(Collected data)
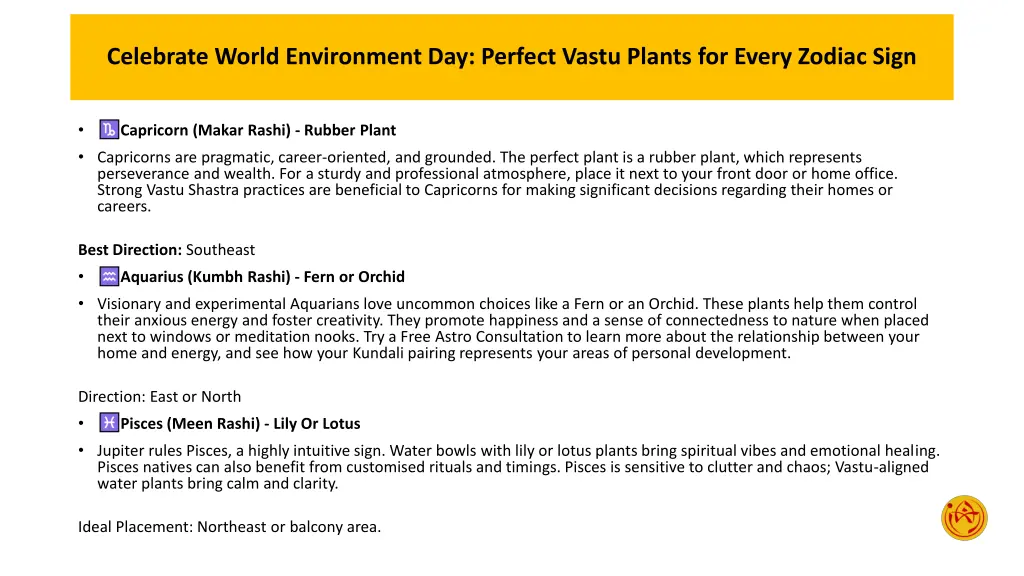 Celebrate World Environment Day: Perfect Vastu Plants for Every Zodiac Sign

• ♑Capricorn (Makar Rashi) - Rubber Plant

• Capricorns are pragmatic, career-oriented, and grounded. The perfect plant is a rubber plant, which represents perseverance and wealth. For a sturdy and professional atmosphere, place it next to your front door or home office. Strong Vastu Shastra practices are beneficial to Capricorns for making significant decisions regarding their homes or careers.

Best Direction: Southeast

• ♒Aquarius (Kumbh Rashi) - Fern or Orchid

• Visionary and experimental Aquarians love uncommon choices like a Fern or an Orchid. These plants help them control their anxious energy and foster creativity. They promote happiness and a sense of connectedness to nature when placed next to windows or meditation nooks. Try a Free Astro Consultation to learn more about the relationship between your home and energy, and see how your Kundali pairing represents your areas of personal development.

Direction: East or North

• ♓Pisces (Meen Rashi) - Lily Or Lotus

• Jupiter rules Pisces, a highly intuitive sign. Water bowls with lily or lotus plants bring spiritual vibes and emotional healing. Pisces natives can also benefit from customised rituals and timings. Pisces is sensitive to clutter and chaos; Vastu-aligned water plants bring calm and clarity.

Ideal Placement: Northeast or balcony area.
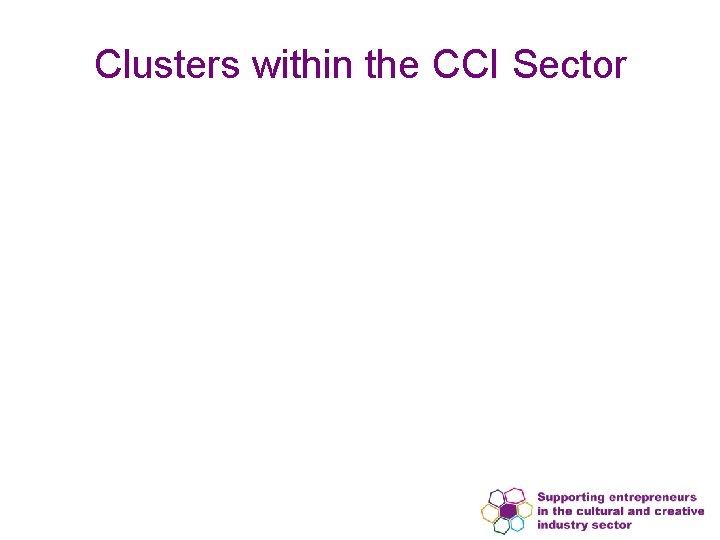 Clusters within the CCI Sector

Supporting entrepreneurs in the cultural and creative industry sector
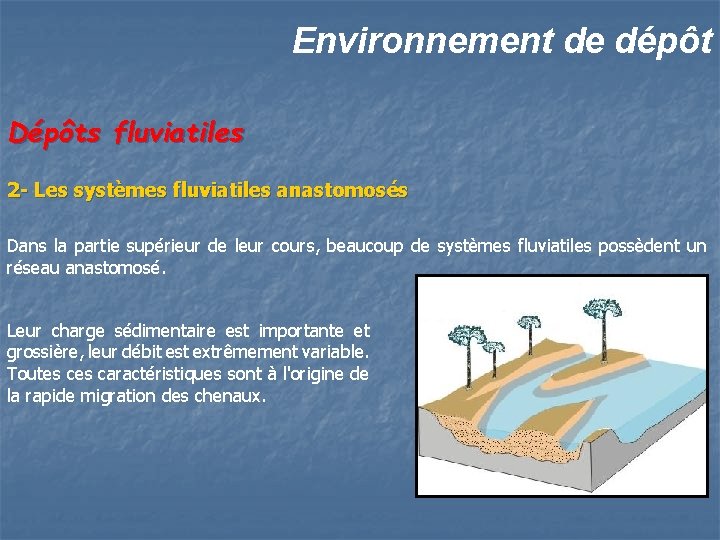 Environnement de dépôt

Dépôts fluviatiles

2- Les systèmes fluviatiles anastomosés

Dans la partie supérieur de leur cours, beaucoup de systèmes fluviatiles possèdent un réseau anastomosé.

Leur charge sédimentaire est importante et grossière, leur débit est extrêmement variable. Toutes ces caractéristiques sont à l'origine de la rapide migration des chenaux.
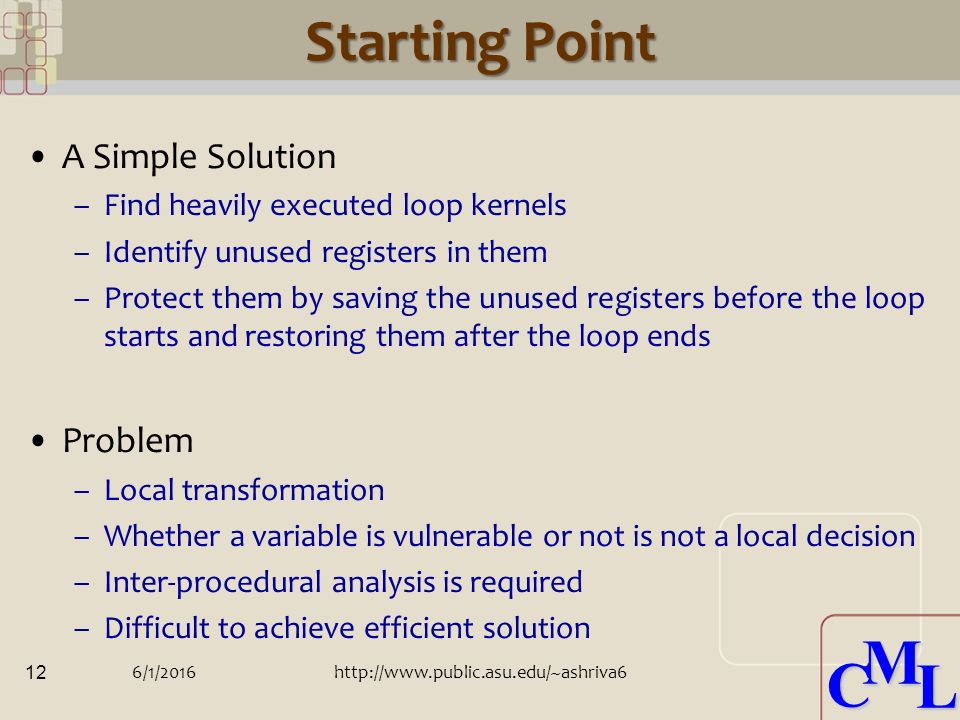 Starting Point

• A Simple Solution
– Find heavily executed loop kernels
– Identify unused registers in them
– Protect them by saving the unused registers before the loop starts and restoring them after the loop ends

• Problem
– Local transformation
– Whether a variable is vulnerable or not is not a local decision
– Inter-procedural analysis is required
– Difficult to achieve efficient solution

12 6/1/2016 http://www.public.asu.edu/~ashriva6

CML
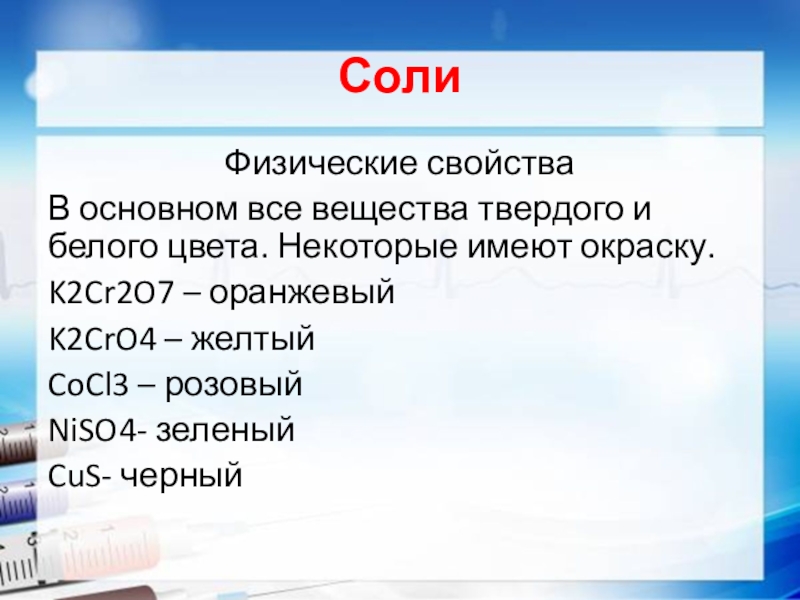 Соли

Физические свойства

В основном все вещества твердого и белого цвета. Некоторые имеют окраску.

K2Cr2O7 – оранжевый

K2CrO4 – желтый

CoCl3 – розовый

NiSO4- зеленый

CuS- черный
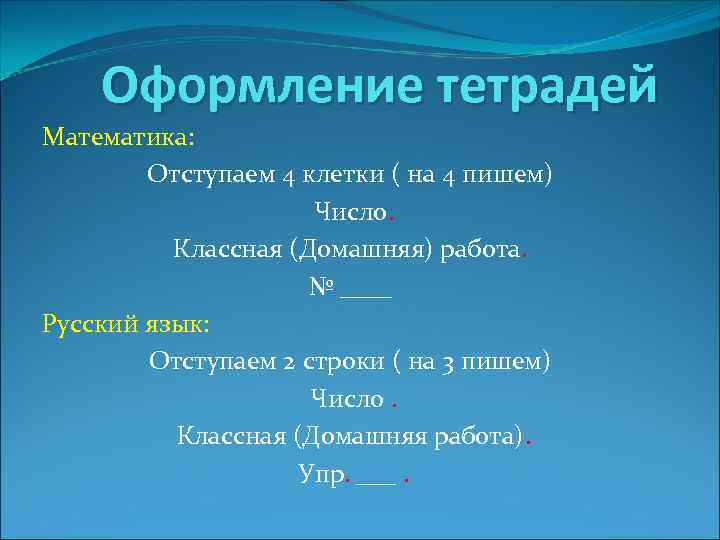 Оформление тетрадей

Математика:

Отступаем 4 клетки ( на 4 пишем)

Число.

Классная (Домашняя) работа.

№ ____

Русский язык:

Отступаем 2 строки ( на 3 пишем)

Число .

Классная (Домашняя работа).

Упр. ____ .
...
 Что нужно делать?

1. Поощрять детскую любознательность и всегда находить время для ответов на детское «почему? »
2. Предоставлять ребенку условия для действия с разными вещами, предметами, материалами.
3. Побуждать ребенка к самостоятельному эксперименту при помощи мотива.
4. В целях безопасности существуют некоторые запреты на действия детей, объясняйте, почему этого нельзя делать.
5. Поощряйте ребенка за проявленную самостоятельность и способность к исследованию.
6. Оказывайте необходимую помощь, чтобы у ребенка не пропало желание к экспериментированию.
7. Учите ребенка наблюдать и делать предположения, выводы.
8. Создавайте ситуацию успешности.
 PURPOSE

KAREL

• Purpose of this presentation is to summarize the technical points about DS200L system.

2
--
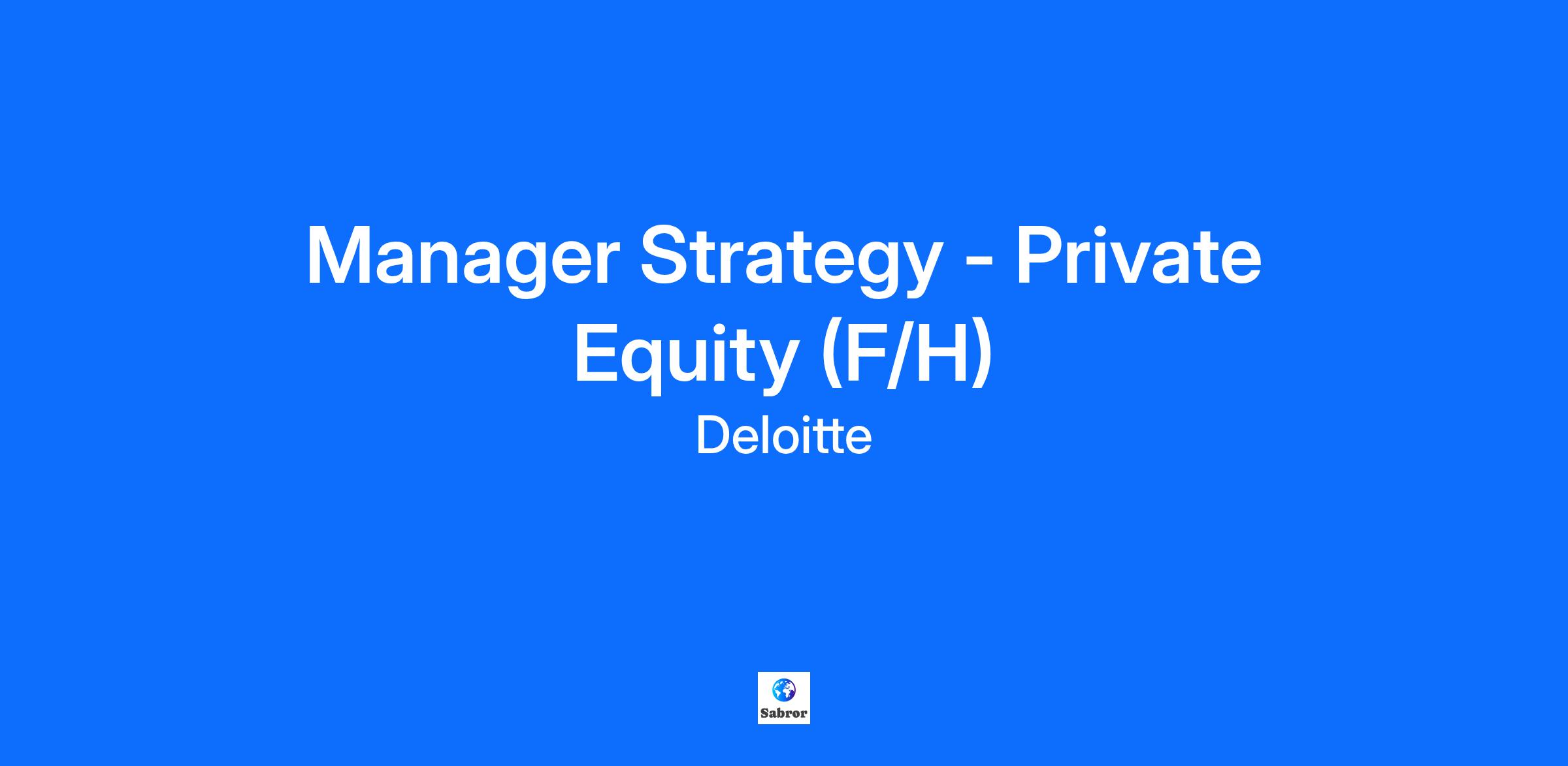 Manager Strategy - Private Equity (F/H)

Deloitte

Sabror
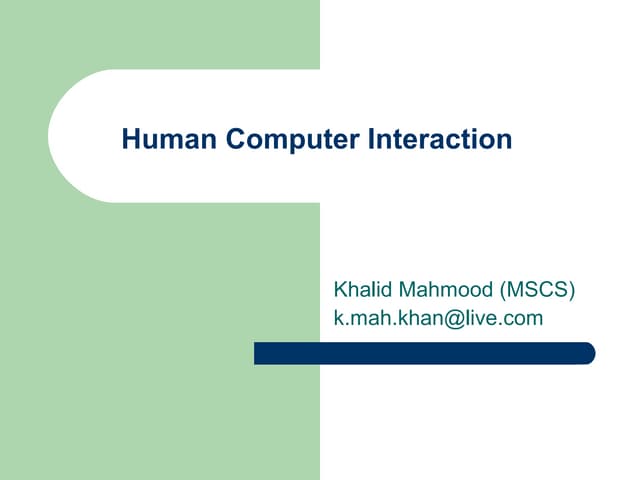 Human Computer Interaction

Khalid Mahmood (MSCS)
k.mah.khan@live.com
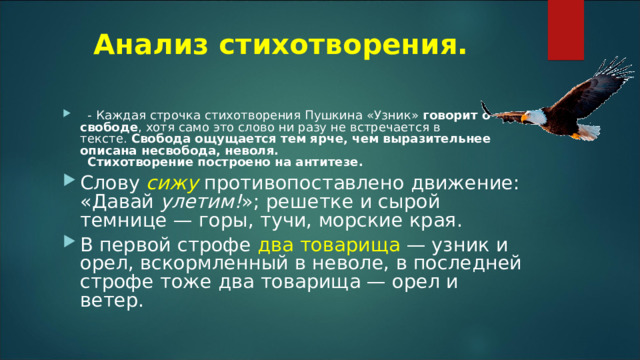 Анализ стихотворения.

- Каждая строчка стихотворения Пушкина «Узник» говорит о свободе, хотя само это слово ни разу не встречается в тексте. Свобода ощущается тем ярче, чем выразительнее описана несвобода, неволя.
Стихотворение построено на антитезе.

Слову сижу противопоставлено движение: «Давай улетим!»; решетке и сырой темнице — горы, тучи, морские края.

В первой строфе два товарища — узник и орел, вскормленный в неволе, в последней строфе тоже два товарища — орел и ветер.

# [Brief]
Within the entries above, find the string "ребенка" and return each line that holds it.

# [Result for this exercise]
3. Побуждать ребенка к самостоятельному эксперименту при помощи мотива.
5. Поощряйте ребенка за проявленную самостоятельность и способность к исследованию.
6. Оказывайте необходимую помощь, чтобы у ребенка не пропало желание к экспериментированию.
7. Учите ребенка наблюдать и делать предположения, выводы.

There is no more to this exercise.